## Brief
Only one stretch of the records below is wanted: the lines from the one holding "Lovely room in" through the one holding "Oudegracht gezien vanaf". Return it exactly, both ends included.

::: Source data :::

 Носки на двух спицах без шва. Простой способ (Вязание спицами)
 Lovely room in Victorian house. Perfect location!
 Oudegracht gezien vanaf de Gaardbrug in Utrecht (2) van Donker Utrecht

:::
::: Source data :::

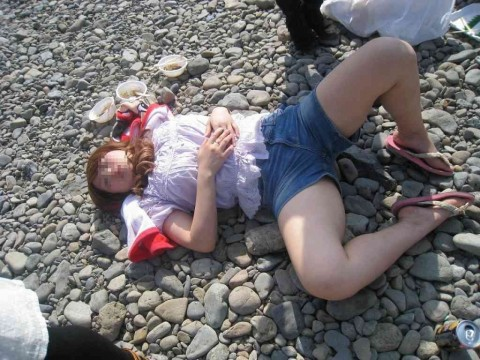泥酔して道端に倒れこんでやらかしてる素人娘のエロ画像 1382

:::

## Response
 Lovely room in Victorian house. Perfect location!
 Oudegracht gezien vanaf de Gaardbrug in Utrecht (2) van Donker Utrecht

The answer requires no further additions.